You can specify a pre-built Docker image as your foundation and layer on additional setup steps that run
at launch time, eliminating the need to rebuild images for every code change.
These additional steps are as follows:
- pip_install: Run pip install for the given packages.
- set_env_vars: Set environment variables.
- sync_package: Sync over a locally installed package, and add it to the PATH.
- rsync: Rsync over local files or folders.

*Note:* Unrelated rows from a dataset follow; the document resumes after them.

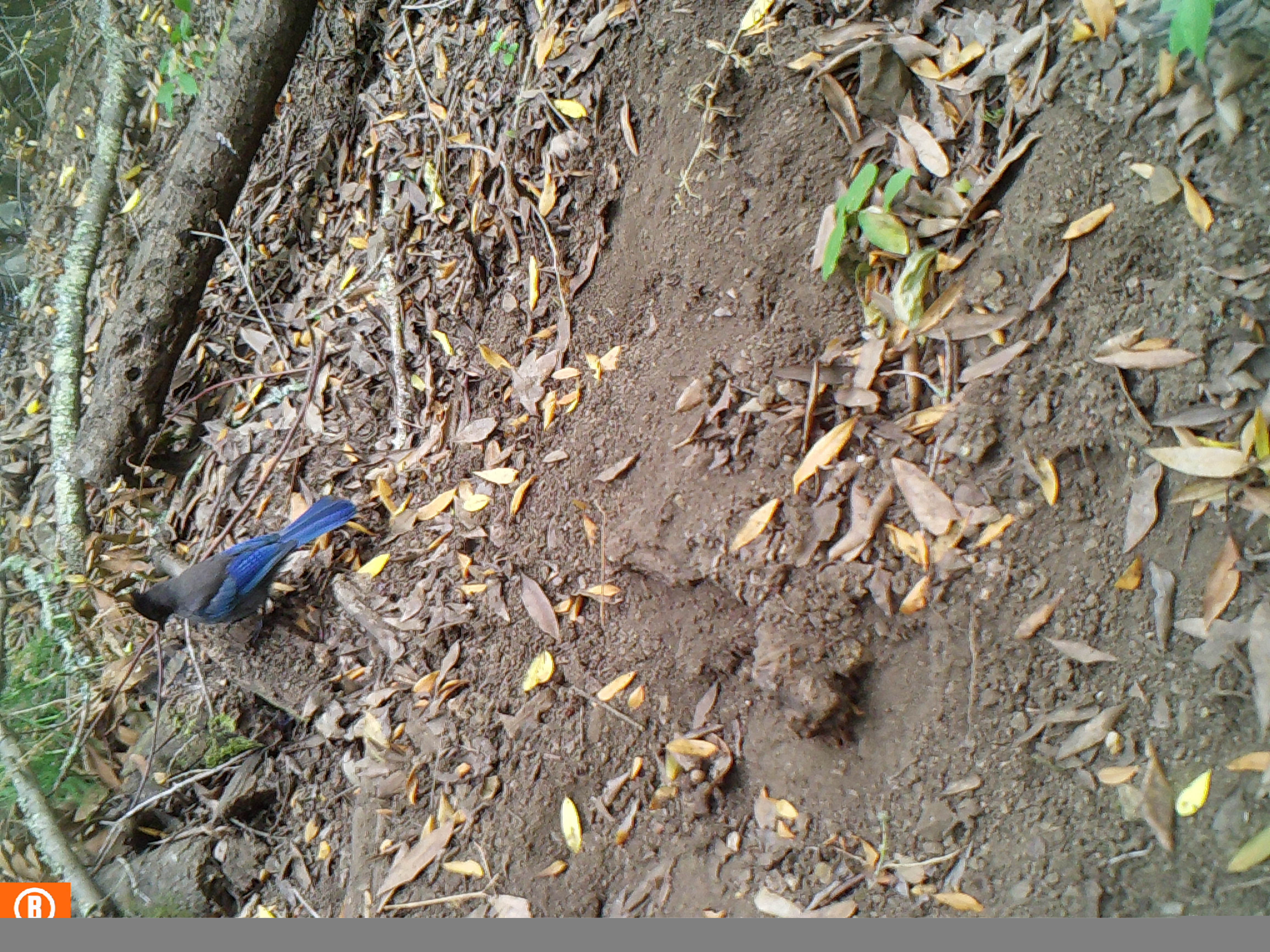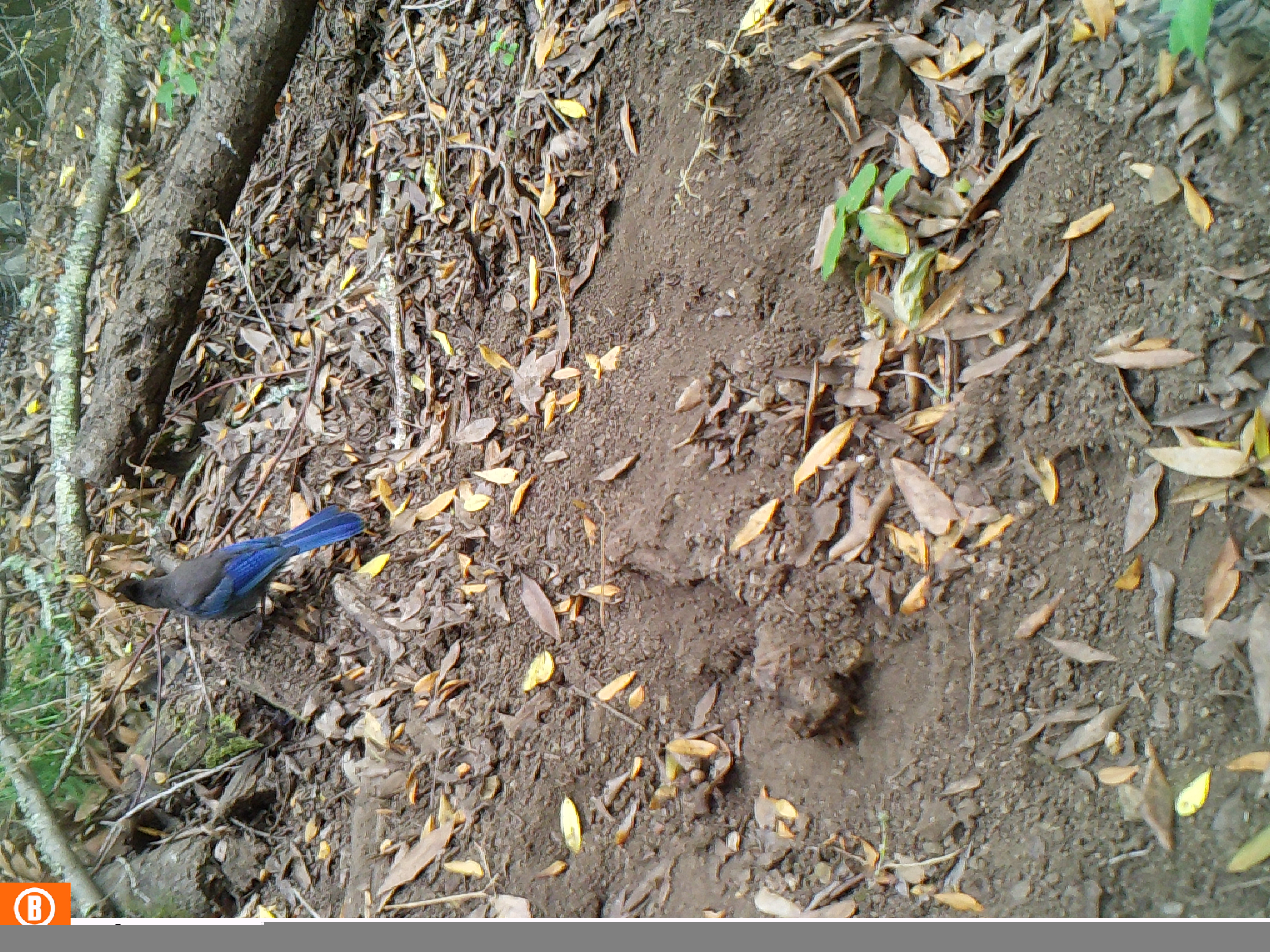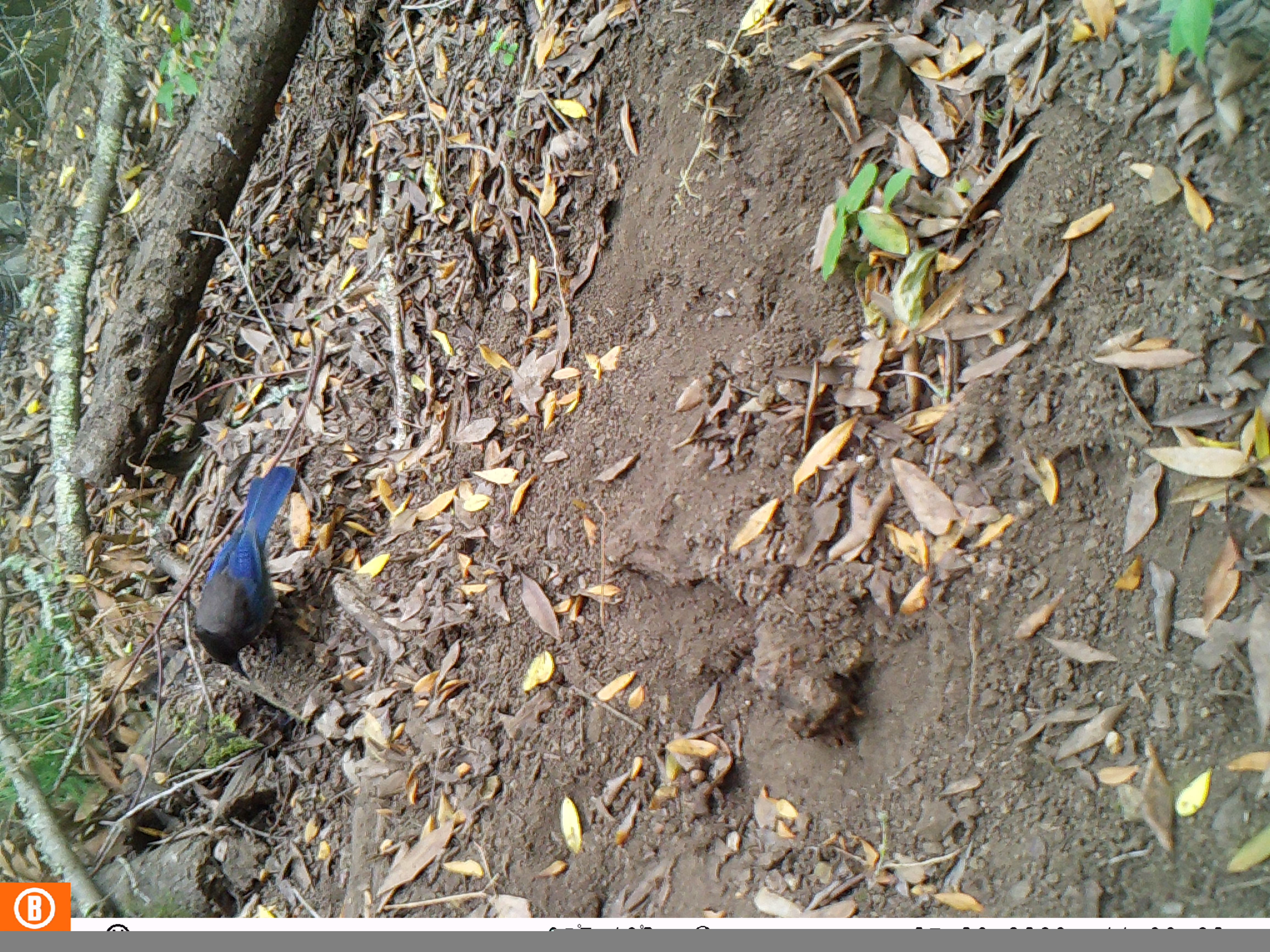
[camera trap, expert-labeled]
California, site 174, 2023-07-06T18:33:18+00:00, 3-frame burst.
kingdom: Animalia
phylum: Chordata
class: Aves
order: Passeriformes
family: Corvidae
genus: Cyanocitta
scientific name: Cyanocitta stelleri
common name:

- run_bash: Run the specified commands.
The Image object is passed into the Compute object to define the containerized environment. When you launch your ML workflow, the pre-built image acts as the base image of the underlying Knative service. Afterwards, we run the additional setup steps prior to running your application code. The image can be updated and propagated through at any time for future deployments; we detect and run any differing setup steps in the order of seconds, without needing to recompile or rebuild an image.
Example:
kt.Image(image_id="nvcr.io/nvidia/pytorch:23.10-py3") \ .pip_install("transformers") \ .set_env_vars({"HF_TOKEN": os.environ["HF_TOKEN"]}) \ .rsync("/data_folder")
Modules
The kt.fn
and kt.cls
classes are wrappers around your locally defined Python function or class. Once wrapped,
these objects can then be sent .to(compute)

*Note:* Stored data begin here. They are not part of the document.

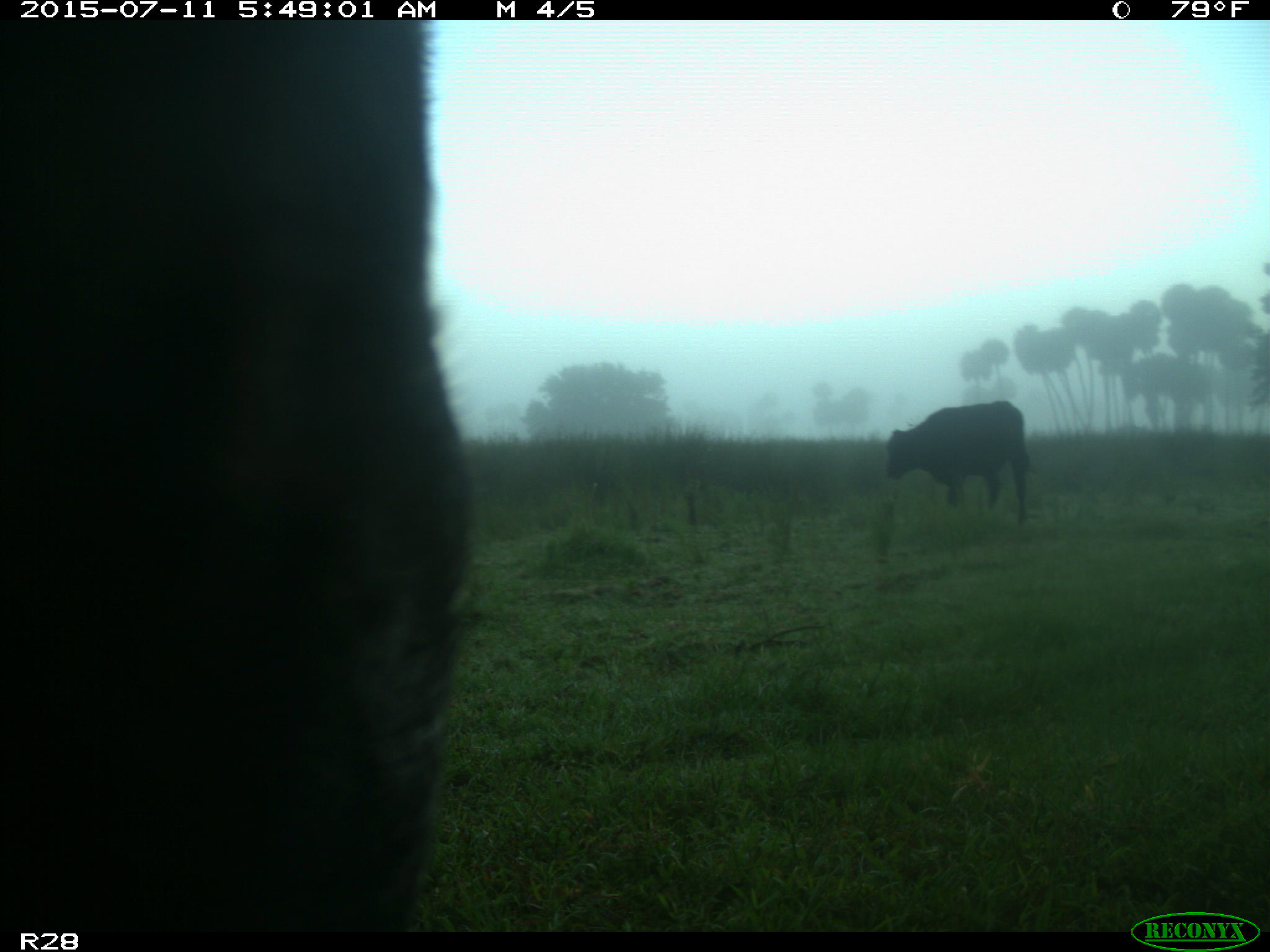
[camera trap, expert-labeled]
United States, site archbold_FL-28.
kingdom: Animalia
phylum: Chordata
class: Mammalia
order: Artiodactyla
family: Bovidae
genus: Bos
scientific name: Bos taurus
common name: domestic cow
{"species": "Bos taurus (domestic cow)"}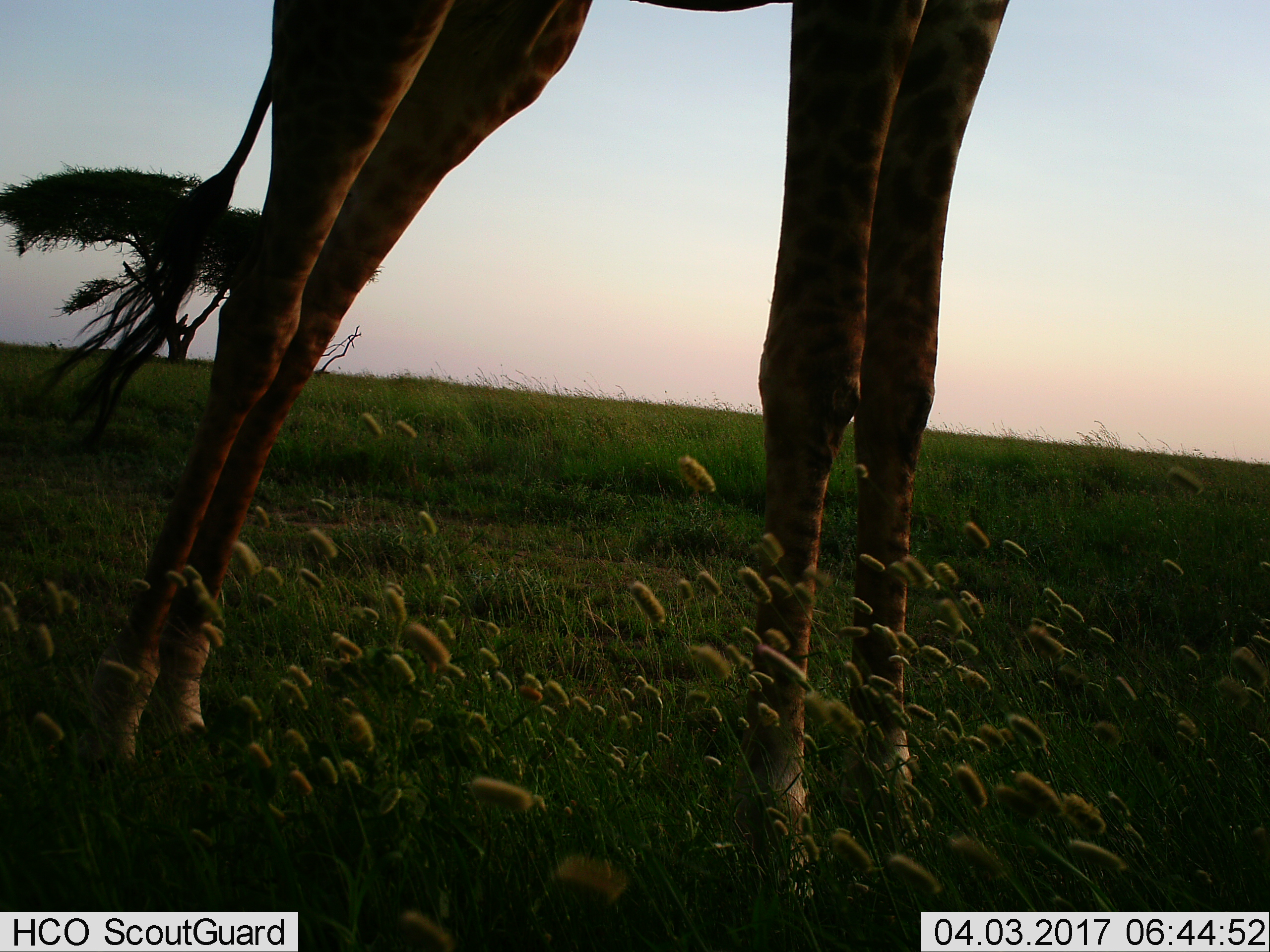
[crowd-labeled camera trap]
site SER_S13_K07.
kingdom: Animalia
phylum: Chordata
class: Mammalia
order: Artiodactyla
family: Giraffidae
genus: Giraffa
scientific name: Giraffa camelopardalis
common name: giraffe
Giraffe (Giraffa camelopardalis), count 1. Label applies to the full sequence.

, which will launch a Knative service (taking into account the compute
requirements) and sync over the necessary files to be able to run the function remotely. Once a service is launched,
you can continue to update your Python code locally and redeploy to your compute with .to
, which will re-sync over
updates in seconds and return a new function/class that is immediately ready to be used.
The returned object is a callable that functions just like the original Python method, only that it runs remotely on your infrastructure, rather than locally. Because the same code runs locally as remotely, we ensure reproducibility and bridge the gap between research and production gaps.

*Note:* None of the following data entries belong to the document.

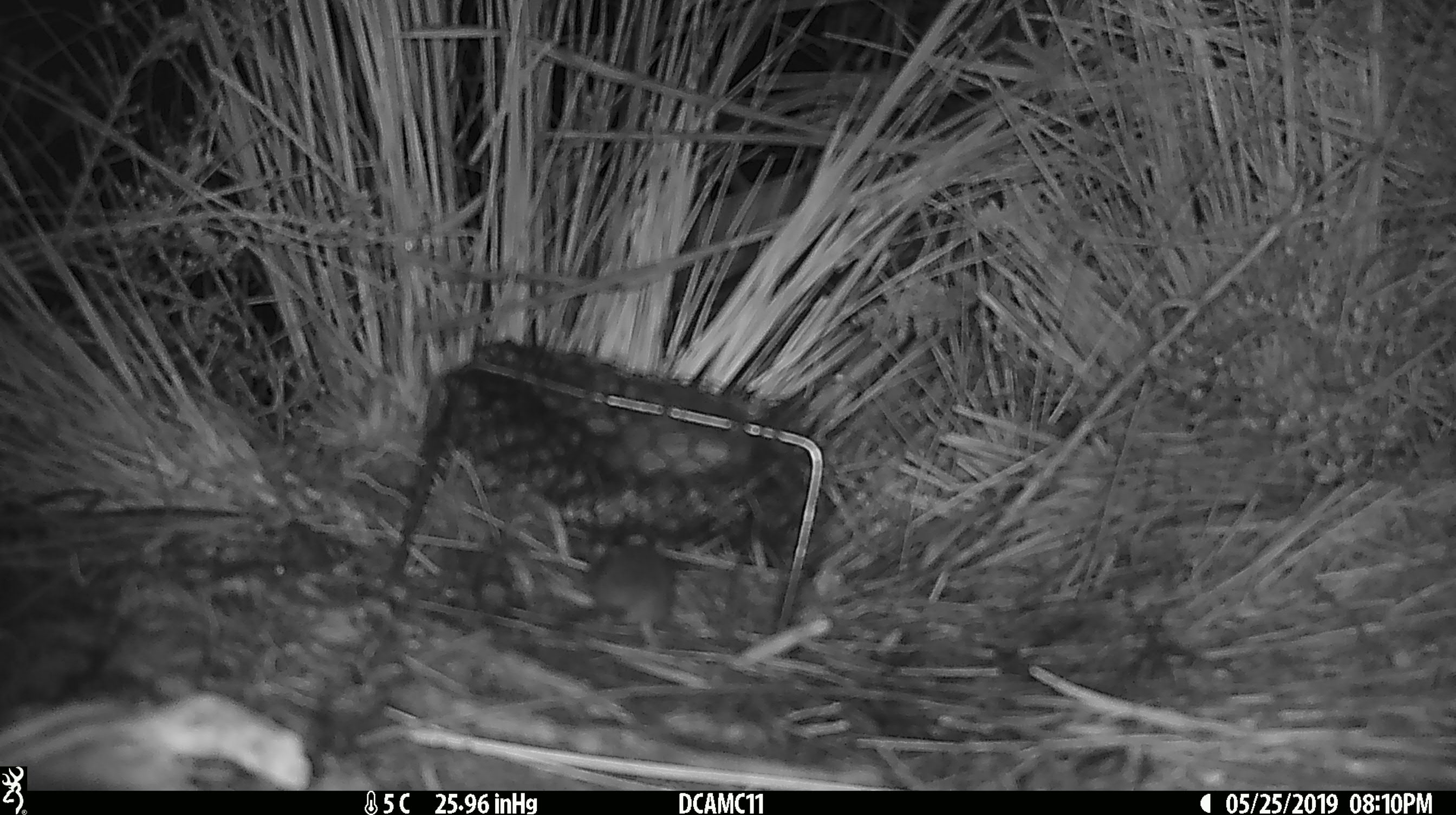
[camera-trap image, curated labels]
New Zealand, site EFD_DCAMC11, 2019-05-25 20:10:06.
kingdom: Animalia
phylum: Chordata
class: Mammalia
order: Rodentia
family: Muridae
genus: Mus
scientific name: Mus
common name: mouse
Mouse (Mus).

When you call the object, it makes an HTTP call to the deployed service. Log streaming, flexible error handling, and observability are all built into the system. Debugging is made simple with the fast iteration loops and ability to ssh and directly interact with your compute.
Example:
def sum(a: int, b: int): return a + b if __name__ == "__main__": compute = kt.Compute(cpus=1) remote_hello = kt.fn(sum).to(compute) results = sum(1, 3) print(results) # prints 4
Deployment Modes
Kubetorch supports three deployment modes for modules.
(1) Deployment: Traditional Kubernetes deployments provide reliable, long-running services with built-in health checks and restart policies. This mode is ideal for production workloads that need consistent availability and can handle multiple replicas for load distribution. Deployments are perfect for stateless services, APIs, and background processing tasks that require guaranteed uptime.
(2) Ray Cluster: Distributed computing mode using Ray for parallel and distributed workloads. RayCluster is optimized for ML workloads that benefit from parallel execution across multiple nodes.
(3) Knative Service: Serverless deployment mode that can automatically scale from zero to handle varying traffic loads. Knative services are ideal for intermittent workloads, development environments, and applications with unpredictable usage patterns.
The deployment mode is automatically selected based on your compute configuration, or can be explicitly controlled
through the Compute
class parameters such as autoscaling settings and distribution configuration.